Bio
Soy mamá de dos, y pareja de Álvaro desde los 20. La gente más cercana a mí me describe como una persona empática, dedicada y profesional, y destacan que me gusta escuchar y ayudar a las personas que están alrededor mío.
Soy la segunda de cuatro hermanos, dos de ellos con diagnóstico de dislexia. Ellos y varios primos con el mismo diagnóstico, despertaron en mí la curiosidad de entender qué les sucedía con la lectura y la escritura y por qué no lograban recordar con cuál letra se escribía “bien”, entre otras muchas cosas, pero por sobre todo, siempre me impactó el malestar y la inseguridad que generaba esta condición en varios aspectos y etapas de sus vidas.
Así que, ingresé a estudiar psicopedagogía en el año 96.
Pero, los desencuentros con el aprendizaje de habilidades académicas han seguido impactando también mi vida personal. Muchísimos años después, luego de mucha experiencia en la clínica psicopedagógica, comencé a notar que mi hijo mayor no lograba sostener su atención, cuando lo veía en actos escolares o clases abiertas, notaba que no seguía las canciones, jugaba con cualquier cosa que se le cruzara mientras todos participaban.

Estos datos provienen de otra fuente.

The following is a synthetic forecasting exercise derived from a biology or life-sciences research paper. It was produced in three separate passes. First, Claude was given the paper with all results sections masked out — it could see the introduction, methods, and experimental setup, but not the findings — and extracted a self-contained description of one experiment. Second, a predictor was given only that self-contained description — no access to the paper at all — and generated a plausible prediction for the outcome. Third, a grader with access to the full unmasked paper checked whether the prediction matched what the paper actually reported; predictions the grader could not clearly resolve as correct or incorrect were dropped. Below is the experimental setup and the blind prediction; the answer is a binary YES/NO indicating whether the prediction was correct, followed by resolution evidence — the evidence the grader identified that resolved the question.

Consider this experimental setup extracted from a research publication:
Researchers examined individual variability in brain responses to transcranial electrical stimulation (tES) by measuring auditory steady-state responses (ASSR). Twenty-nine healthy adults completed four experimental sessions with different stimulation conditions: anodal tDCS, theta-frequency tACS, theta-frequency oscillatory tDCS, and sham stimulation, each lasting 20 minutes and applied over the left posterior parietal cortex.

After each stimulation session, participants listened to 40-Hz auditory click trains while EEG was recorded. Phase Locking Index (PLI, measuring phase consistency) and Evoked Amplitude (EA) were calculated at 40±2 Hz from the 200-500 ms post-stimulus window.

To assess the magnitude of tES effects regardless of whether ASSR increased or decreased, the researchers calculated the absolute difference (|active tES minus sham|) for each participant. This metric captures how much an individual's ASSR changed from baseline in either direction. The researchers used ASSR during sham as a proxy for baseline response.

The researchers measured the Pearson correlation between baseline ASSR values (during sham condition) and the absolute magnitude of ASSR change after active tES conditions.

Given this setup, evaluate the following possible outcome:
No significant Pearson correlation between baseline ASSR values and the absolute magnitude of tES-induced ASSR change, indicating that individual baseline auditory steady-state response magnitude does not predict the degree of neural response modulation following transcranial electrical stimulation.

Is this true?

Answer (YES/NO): NO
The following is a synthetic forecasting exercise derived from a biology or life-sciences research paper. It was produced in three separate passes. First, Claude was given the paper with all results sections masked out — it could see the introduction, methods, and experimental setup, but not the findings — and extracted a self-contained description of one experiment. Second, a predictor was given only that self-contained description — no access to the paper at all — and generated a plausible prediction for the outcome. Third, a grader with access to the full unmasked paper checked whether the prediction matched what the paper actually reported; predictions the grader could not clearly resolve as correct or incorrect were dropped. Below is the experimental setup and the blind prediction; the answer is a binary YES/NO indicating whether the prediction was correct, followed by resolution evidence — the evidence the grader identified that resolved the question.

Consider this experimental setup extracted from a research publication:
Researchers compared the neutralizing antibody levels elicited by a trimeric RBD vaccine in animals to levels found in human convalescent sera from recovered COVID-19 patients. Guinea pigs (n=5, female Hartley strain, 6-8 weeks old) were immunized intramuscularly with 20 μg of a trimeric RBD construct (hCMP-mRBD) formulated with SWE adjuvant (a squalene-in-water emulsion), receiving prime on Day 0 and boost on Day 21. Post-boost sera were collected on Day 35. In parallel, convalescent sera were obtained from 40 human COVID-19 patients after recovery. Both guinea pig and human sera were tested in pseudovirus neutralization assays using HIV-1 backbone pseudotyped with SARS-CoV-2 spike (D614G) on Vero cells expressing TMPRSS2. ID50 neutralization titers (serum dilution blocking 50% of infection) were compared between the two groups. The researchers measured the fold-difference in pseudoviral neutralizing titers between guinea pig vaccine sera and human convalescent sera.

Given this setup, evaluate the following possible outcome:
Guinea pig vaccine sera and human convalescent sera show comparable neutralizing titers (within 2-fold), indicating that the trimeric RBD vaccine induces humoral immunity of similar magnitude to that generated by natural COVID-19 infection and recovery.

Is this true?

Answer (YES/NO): NO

En casa era similar, cambiaba de un juego a otro con frecuencia, no lograba recordar las secuencias de actividades cotidianas por más que se las repetimos, una y otra vez.
Si bien yo, ya tenía mucha experiencia, sus maestras decían que era un niño inteligente, y que iba avanzando, que justo había nacido su hermano, que sería eso, que no me preocupara.
Pero sí, me preocupé, lo veía sufrir, perder sus objetos más queridos, lo escuchaba decir que no podía seguir la clase, sentirse pésimo, y sí, lo había vivido en el consultorio, cientos de veces con otros niños, pero acompañar como madre, fue y es otra historia.
A sus ocho años se confirmó un diagnóstico de Déficit Atencional. Balde de agua fría, lo esperaba, pero la culpa, las dudas, la incertidumbre, en las que he acompañado a otros padres, me tocaron a mí, en carne propia, ¿medicación sí, medicación no? ¿hasta dónde exigirle? ¿cuál es ese punto de equilibrio? ¿cómo lo ayudo? Fue y es un gran baile emocional para mí, como para cualquier otro padre o madre.
Pero la historia no termina ahí, los desencuentros con el aprendizaje de las habilidades académicas han seguido, en 2021, mi hijo menor, que venía de un rechazo cerrado hacia la lectura, anunciado por todo lo que venía observando desde su preescolar fue diagnosticado disléxico. Otro baldazo, esta vez con hielo, como psicopedagoga, maestra y amante de la literatura infantil les he leído prácticamente todas las noches que he podido, sabiendo que la dislexia se hereda y que él tenía toda la herencia para que así fuera, caí en la fantasía de que podría evitarlo, cuando toda la bibliografía da cuenta de que eso, no es posible. Estimularlos con la lectura ayuda un montón, pero no evita la presencia de dislexia.
Estos últimos años, siento un propósito aún mayor, necesito hacerme cargo, indagar, buscar, abrir caminos, probar, recalcular y volver a probar, pero sobre todo, necesito, acompañar y acompañarme por otros padres en este camino.
Sé que los tratamientos son importantísimos para la evolución de los niños y adolescentes neurodivergentes, que el apoyo de los maestros, docentes e instituciones es fundamental, pero que la pata que nunca, pero nunca debe faltar, es la familia, comprometida, acompañando los desafíos que enfrentan con empatía, y siento que muchas veces, esto, no se logra transmitir.